In Our Surplus Food Economy, Millions Can’t Afford to Buy Good Food

We live in a surplus food economy, yet there are millions who can’t afford to buy nutritious food for their families.

While one quarter to one third of all food produced is “wasted” between distribution, retailing, and consumption, supermarket “shrinkage” or loss calculated for non-saleable perishable products is 8-10%. When you consider produce alone, the total is much higher.

Supermarkets and superstores are cooperating to get some of that surplus food into the hands of the people who need it. As “Zero Waste” programs are developed, markets are sending more non-saleable food to food kitchens, not landfills.

For example, two Santa Barbara Albertons stores (part of the SuperValu chain) have reached “zero waste” in their operations. By combining a food donation program with recycling and a joint composting program with the City of Santa Barbara, the stores have diverted 95% of waste products from landfills and incinerators.

Walmart has stepped into the arena with a five-year, $2 billion program to “help end hunger in the US” launched last May. Through the program Walmart will:

  • Donate more than 1.1 billion pounds of food from Walmart stores, distribution centers and Sam’s Club locations, valued at $1.75 billion;
  • Give grants totaling $250 million to support hunger relief organizations at the national, state and local levels;
  • Mobilize Walmart associates and customers. For example, Walmart’s logistics team will lend their expertise to help food banks become more efficient in their operations; and
  • Collaborate with government, food manufacturers and other corporations that are fighting hunger to increase impact and reach a greater number of families in need.

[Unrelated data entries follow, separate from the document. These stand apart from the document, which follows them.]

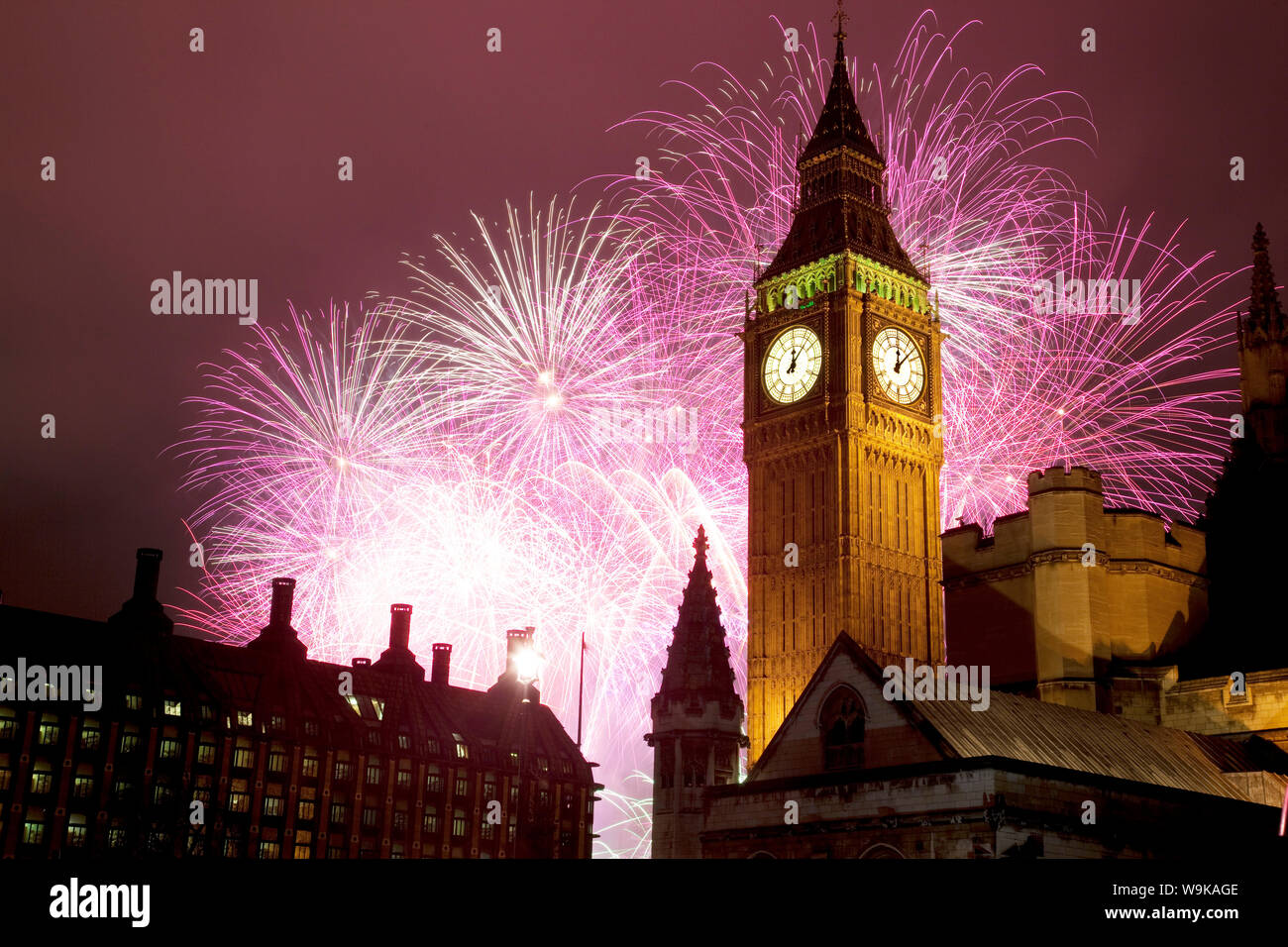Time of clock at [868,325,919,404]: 12:07
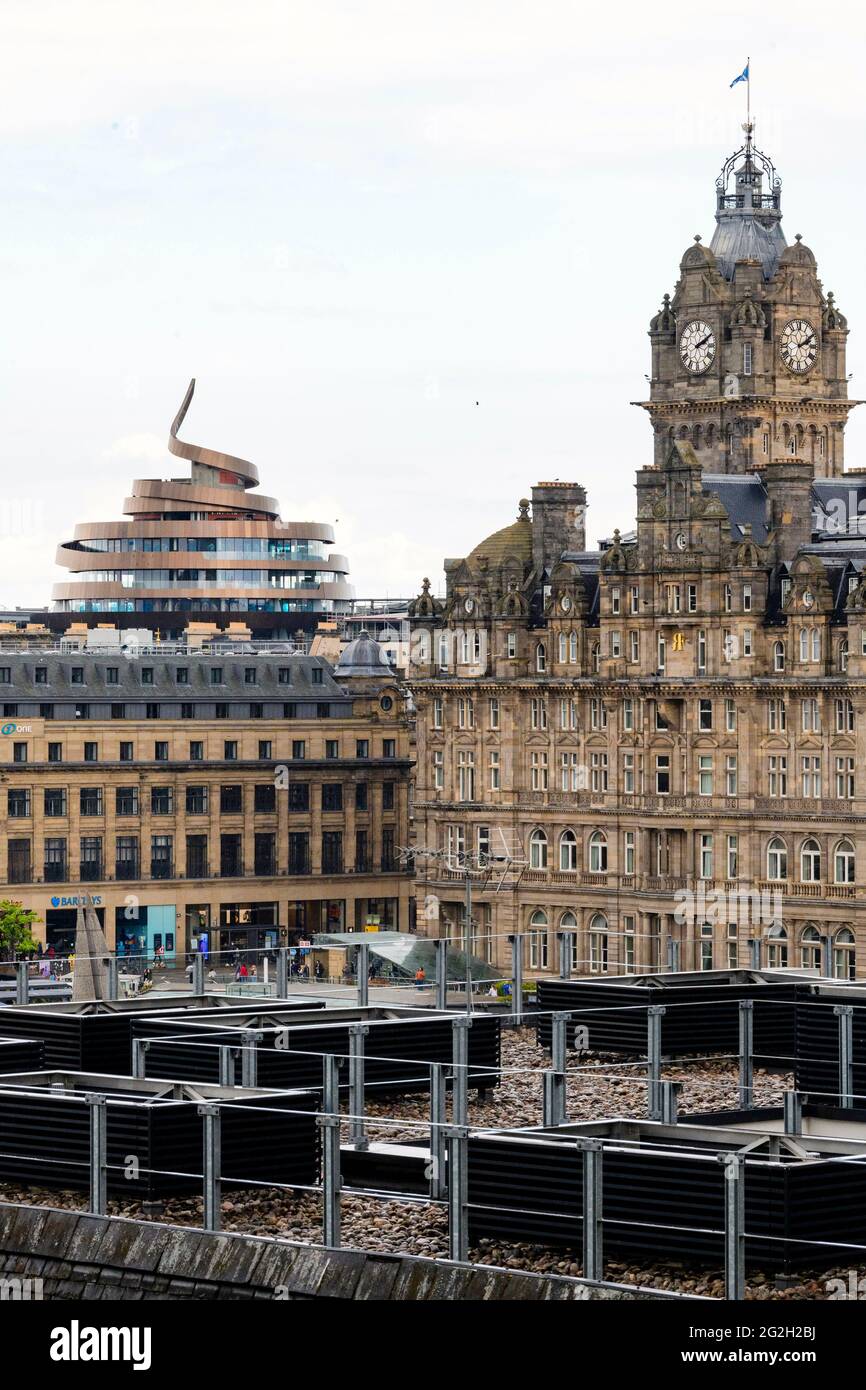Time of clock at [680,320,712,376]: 2:09
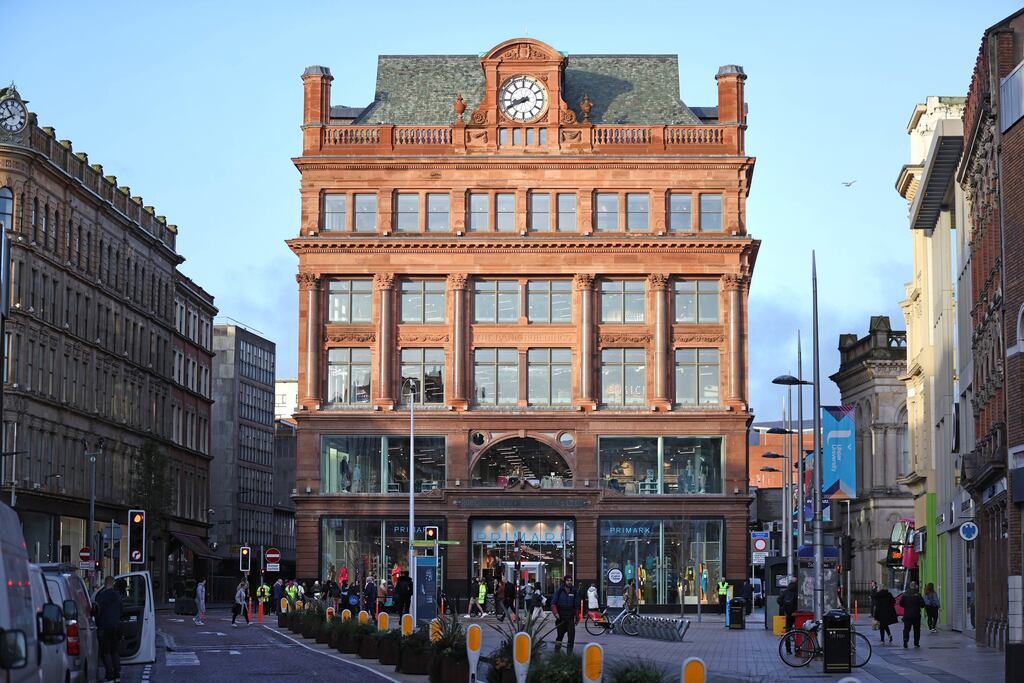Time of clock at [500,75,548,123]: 8:40
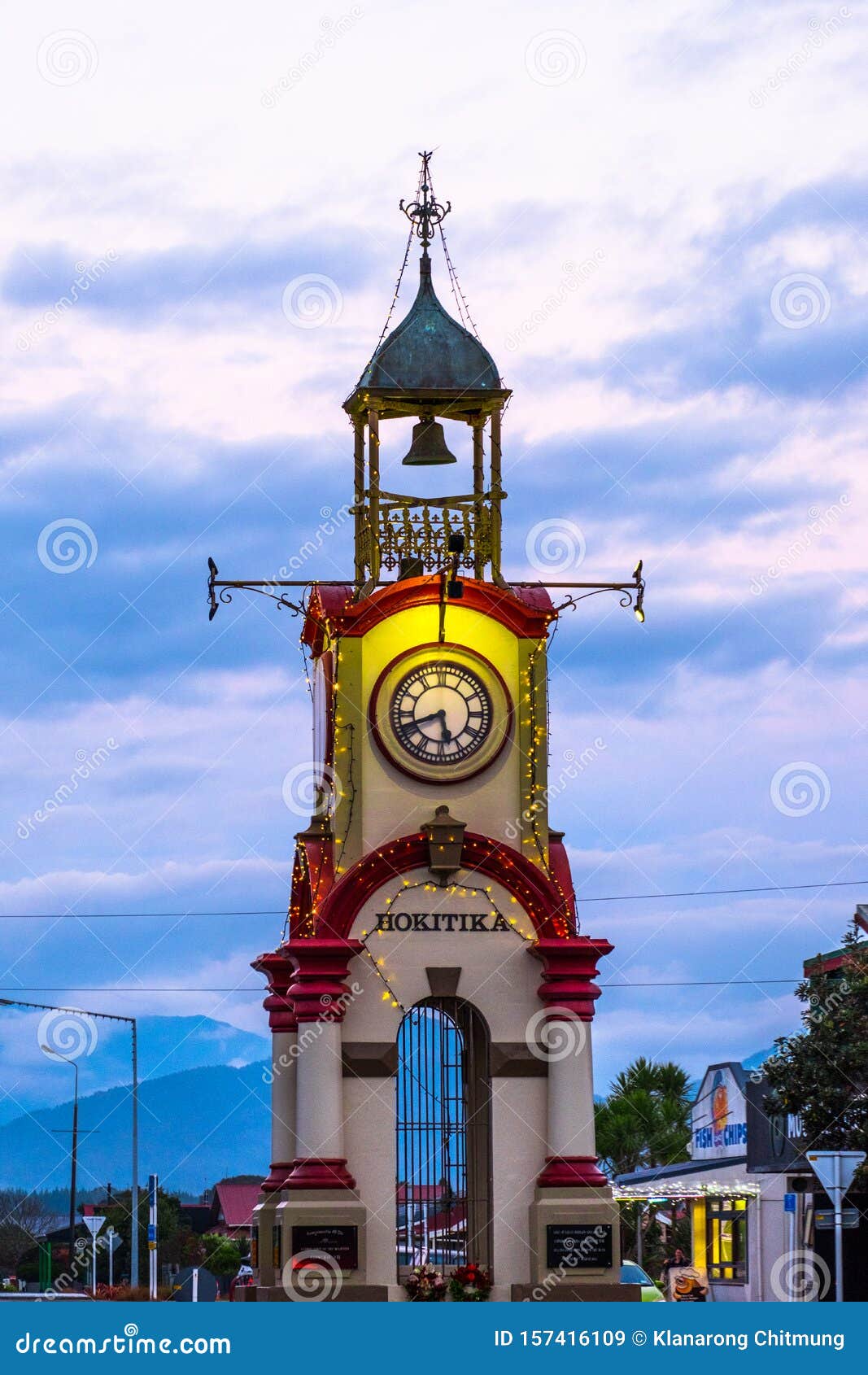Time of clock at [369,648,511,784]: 5:41
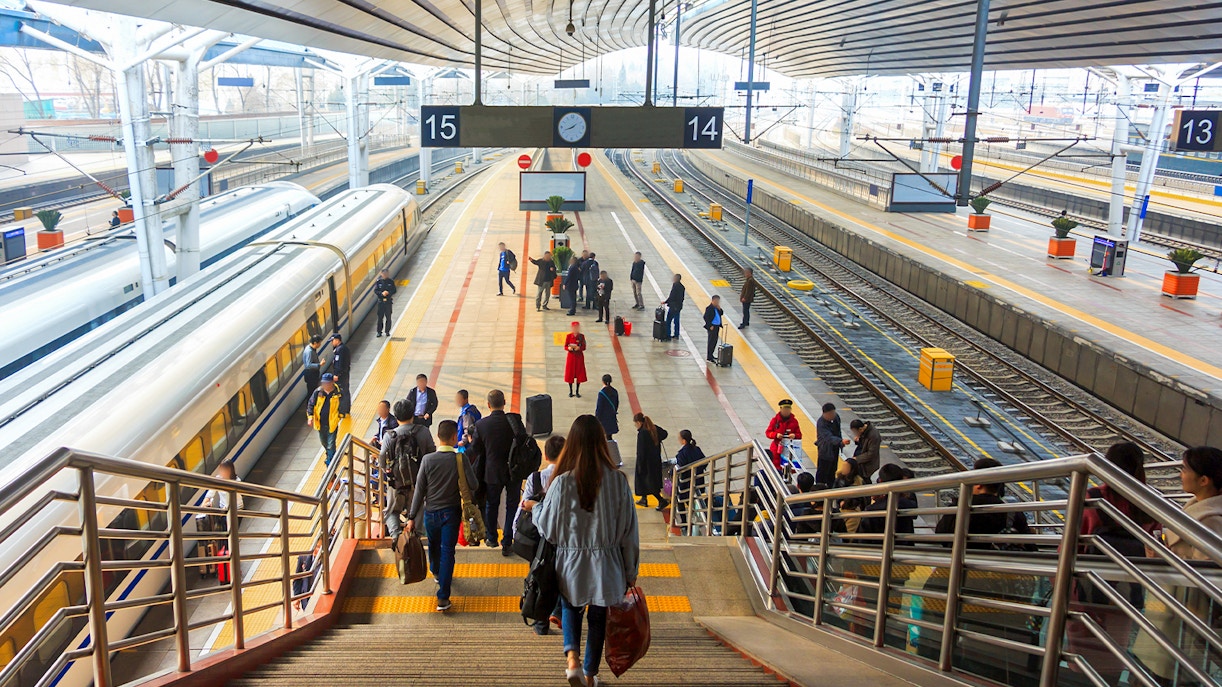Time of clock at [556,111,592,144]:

While more than a billion pounds of food will be donated to food banks and food kitchens, much of it is likely to be unsold merchandise, i.e., surplus inventory that would have been written off as a loss and probably destined for landfills and incinerators.

Unfortunately while Walmart is expressing its concern and commitment to feed the hungry, it is contributing to the population of working poor. The average Walmart “associate” makes $11.75 an hour, slightly below the national average for retail employees of $12.04 per hour; totaling about $20,700 a year in wages.

In a one-earner household, $22,000 is the poverty line, and in 2008, 65% of working families that received SNAP were single-parent families. One must assume that a large number of the 1.4 million people working for Walmart In the US (1% of the 140 million working population) are represented.

So on one hand, Walmart is donating surplus unsold merchandise to “help end hunger” while paying many of its employees wages that fall below the poverty line. In Ohio alone, for example, more than 15,000 of its workers are on Medicaid, and more than 12,000 are receiving food stamps.